Chicken strips and tyre size

Chicken strips and tyre size

Author
Discussion

Andy XRV

3,844 posts

181 months

Wednesday 27th May 2015
quotequote all
3DP said:
Whether you choose to lean it over much on the road is your own business of course but this forum is turning into a MAG/IAM zone recently!

"Save knee down for the track"

then

"Save using the full width of your tyre for the track"

what's next?

"I never use more than 8000rpm on the road. Save that for the track".

LOL!
Good points well presented hehe

upsidedownmark

2,120 posts

136 months

Thursday 28th May 2015
quotequote all
clen666 said:
Can you feel when you are right at the edge of the tyres available grip?
How do you know when there is no more lean available, other than picking yourself out of the nearest bush?
Feel. Isn't that the whole essence of fast riding / driving in anything?

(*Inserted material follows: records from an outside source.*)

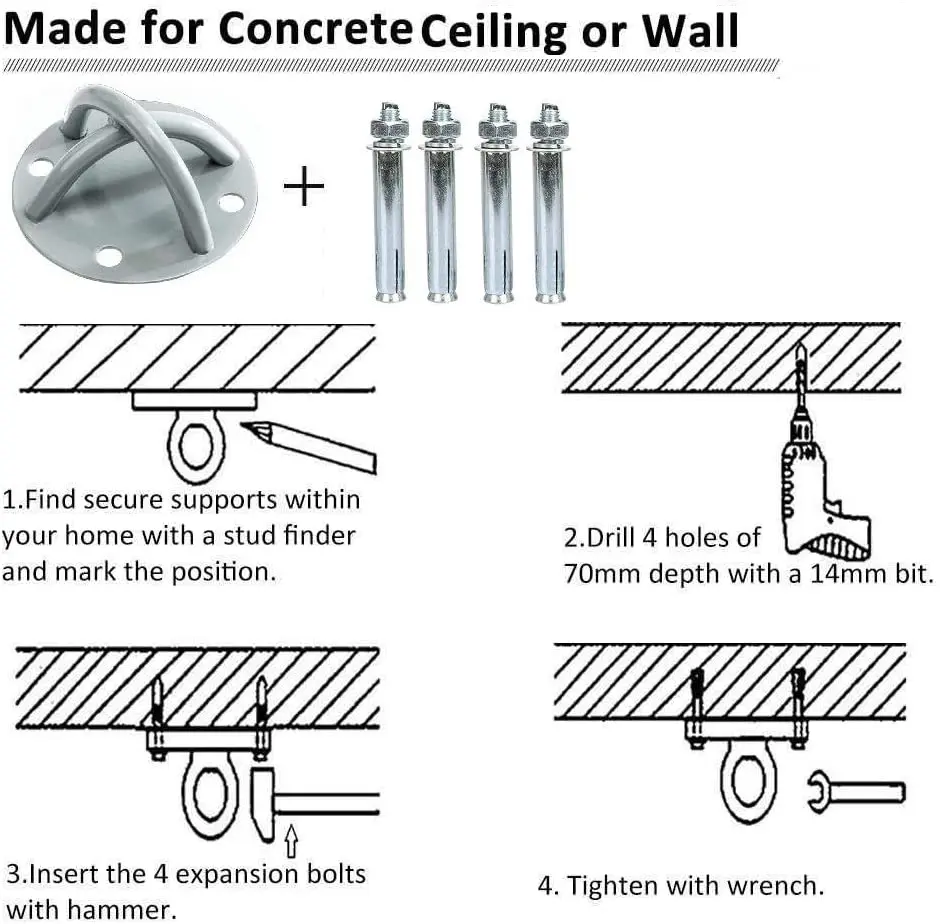 Made for Concrete Ceiling or Wall

+

1.Find secure supports within your home with a stud finder and mark the position.

2.Drill 4 holes of 70mm depth with a 14mm bit.

3.Insert the 4 expansion bolts with hammer.

4. Tighten with wrench.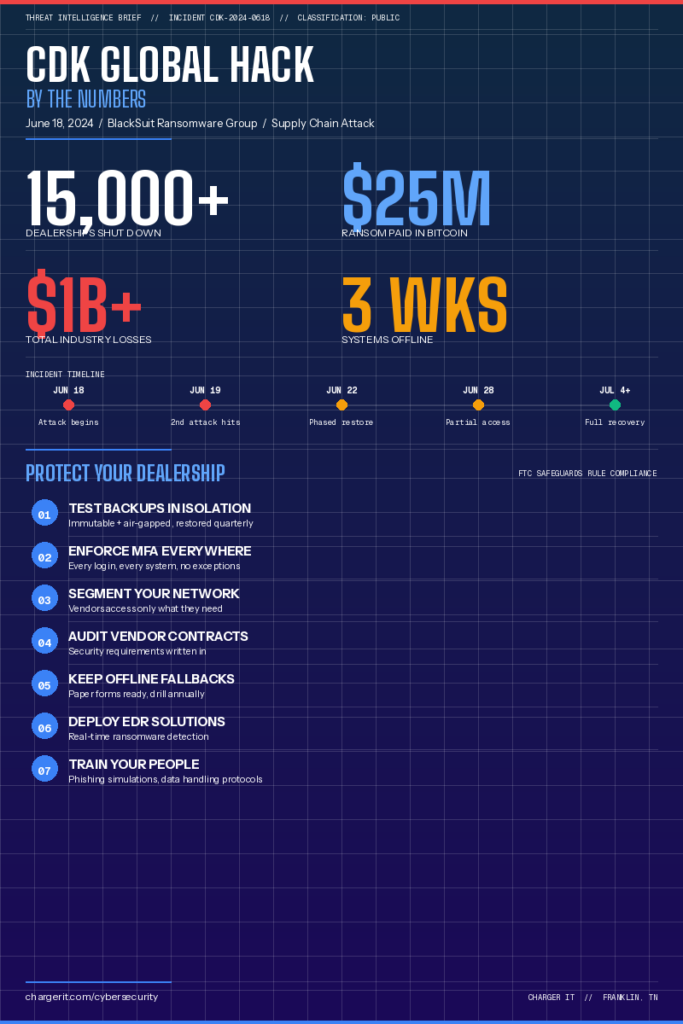 THREAT INTELLIGENCE BRIEF // INCIDENT CDK-2024-0618 // CLASSIFICATION: PUBLIC

CDK GLOBAL HACK
BY THE NUMBERS

June 18, 2024 / BlackSuit Ransomware Group / Supply Chain Attack

15,000+
DEALERSHIPS SHUT DOWN

$25M
RANSOM PAID IN BITCOIN

$1B+
TOTAL INDUSTRY LOSSES

3 WKS
SYSTEMS OFFLINE

INCIDENT TIMELINE

JUN 18
Attack begins

JUN 19
2nd attack hits

JUN 22
Phased restore

JUN 28
Partial access

JUL 4+
Full recovery

PROTECT YOUR DEALERSHIP

FTC SAFEGUARDS RULE COMPLIANCE

01 TEST BACKUPS IN ISOLATION
Immutable + air-gapped, restored quarterly

02 ENFORCE MFA EVERYWHERE
Every login, every system, no exceptions

03 SEGMENT YOUR NETWORK
Vendors access only what they need

04 AUDIT VENDOR CONTRACTS
Security requirements written in

05 KEEP OFFLINE FALLBACKS
Paper forms ready, drill annually

06 DEPLOY EDR SOLUTIONS
Real-time ransomware detection

07 TRAIN YOUR PEOPLE
Phishing simulations, data handling protocols

chargerit.com/cybersecurity

CHARGER IT // FRANKLIN, TN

You've run out of lean when stuff starts scraping on the floor, assuming you don't run out of grip first.

The edge (of grip) isn't a cliff where everything spontaneously blows up, it's where you've gone past the peak grip of the tyre and it is now decreasing. In a car you 'feel' that through reduced steering torque amongst other things. That zone can be quite big (and quite small) depending on circumstances and vehicle. You identify it by creeping up on it gradually so you can come back rather than jumping straight over, listening to the 'feeling' through your butt and hands as things start to change, and edging into the zone where things are starting to get worse then coming back. You calibrate that feel subconsciously as much as anything else.

If you did it any other way you'd be lost when it rained, the surface changed, anything.

Thats why nobody could ride the ducatis of the last couple of years (lack of feel), and the difference between fast and slow racers - the ability to read that feel and stay as close as possible to the optimum that the bike/tyre/suspension can provide.